The effects of monomer sequence distribution and isotopic substitution on solution phase behavior of random copolymers

We report on the effect of chemical composition, co-monomer distribution and $^{1}$H/$^{2}$D isotopic substitution on the phase behavior in random copolymers of poly(styrene-co-4-bromostyrene) (PBr$_{x}$S), where x denotes the mole fraction of 4-bromostyrene (4-BrS), in cyclohexane. By adjusting the solvent quality during bromination of parent polystyrene, either random or random blocky PBr$_{x}$S, (r-PBr$_{x}$S or b-PBr$_{x}$S, respectively), were synthesized. We study the temperature dependence of phase behavior of PBr$_{x}$S with various x in cyclohexane as a function of the polymer concentration using cloud point measurements and small-angle neutron scattering. Our results reveal that for a given 4-BrS content, the cloud points of b-PBr$_{x}$S solutions are consistently higher and broader than those observed in r-PBr$_{x}$S solutions.
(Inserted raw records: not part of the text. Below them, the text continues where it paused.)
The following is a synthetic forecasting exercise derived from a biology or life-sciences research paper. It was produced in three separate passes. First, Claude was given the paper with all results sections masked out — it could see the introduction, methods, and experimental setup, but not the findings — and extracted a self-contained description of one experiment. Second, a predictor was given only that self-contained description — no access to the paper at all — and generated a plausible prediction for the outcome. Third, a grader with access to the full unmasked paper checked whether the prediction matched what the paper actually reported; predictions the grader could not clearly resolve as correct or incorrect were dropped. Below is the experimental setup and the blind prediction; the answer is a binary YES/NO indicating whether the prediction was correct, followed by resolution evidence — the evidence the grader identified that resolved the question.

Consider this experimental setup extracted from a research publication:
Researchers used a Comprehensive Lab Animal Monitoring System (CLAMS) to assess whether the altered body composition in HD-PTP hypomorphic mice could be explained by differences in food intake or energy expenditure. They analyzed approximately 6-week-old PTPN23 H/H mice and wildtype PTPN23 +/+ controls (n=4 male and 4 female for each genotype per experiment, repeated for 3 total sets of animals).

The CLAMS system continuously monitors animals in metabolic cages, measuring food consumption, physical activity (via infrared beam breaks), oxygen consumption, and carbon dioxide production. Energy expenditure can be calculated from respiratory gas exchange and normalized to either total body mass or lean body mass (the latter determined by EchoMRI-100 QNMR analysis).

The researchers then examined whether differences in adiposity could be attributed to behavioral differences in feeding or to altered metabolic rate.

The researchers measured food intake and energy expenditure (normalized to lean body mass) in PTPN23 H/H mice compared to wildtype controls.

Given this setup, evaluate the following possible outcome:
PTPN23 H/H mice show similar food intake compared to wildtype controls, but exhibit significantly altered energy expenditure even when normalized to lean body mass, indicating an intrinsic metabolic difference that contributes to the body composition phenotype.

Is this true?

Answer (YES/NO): NO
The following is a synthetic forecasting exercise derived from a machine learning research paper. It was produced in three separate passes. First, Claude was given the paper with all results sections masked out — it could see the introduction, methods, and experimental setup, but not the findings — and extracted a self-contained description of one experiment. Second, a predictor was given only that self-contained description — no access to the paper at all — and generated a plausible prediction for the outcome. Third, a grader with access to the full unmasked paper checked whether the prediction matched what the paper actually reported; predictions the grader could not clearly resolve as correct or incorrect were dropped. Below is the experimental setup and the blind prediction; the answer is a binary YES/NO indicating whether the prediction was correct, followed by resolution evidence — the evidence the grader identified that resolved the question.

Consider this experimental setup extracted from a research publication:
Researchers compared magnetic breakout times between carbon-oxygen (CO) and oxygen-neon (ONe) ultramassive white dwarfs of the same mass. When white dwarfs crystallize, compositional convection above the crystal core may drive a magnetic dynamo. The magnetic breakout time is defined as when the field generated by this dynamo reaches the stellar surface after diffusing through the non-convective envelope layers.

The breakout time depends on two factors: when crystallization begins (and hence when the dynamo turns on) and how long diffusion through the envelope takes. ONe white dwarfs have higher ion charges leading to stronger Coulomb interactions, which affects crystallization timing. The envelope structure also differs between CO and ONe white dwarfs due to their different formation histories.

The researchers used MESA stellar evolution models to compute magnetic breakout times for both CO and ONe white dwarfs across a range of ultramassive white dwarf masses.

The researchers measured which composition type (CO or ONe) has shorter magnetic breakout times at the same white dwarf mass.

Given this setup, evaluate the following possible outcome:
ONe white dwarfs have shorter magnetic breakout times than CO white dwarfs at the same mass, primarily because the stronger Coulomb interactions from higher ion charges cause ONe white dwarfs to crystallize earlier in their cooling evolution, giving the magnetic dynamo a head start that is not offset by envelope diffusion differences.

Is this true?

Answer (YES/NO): YES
The transition temperature has also been found to depend on the isotope substitution of $^{1}$H or $^{2}$D in either the polymer or the solvent. Small angle neutron scattering measurements indicate significant differences in the temperature dependence of the thermodynamic behavior for the random and blocky samples and the nature of the fluctuations upon approaching the phase boundaries.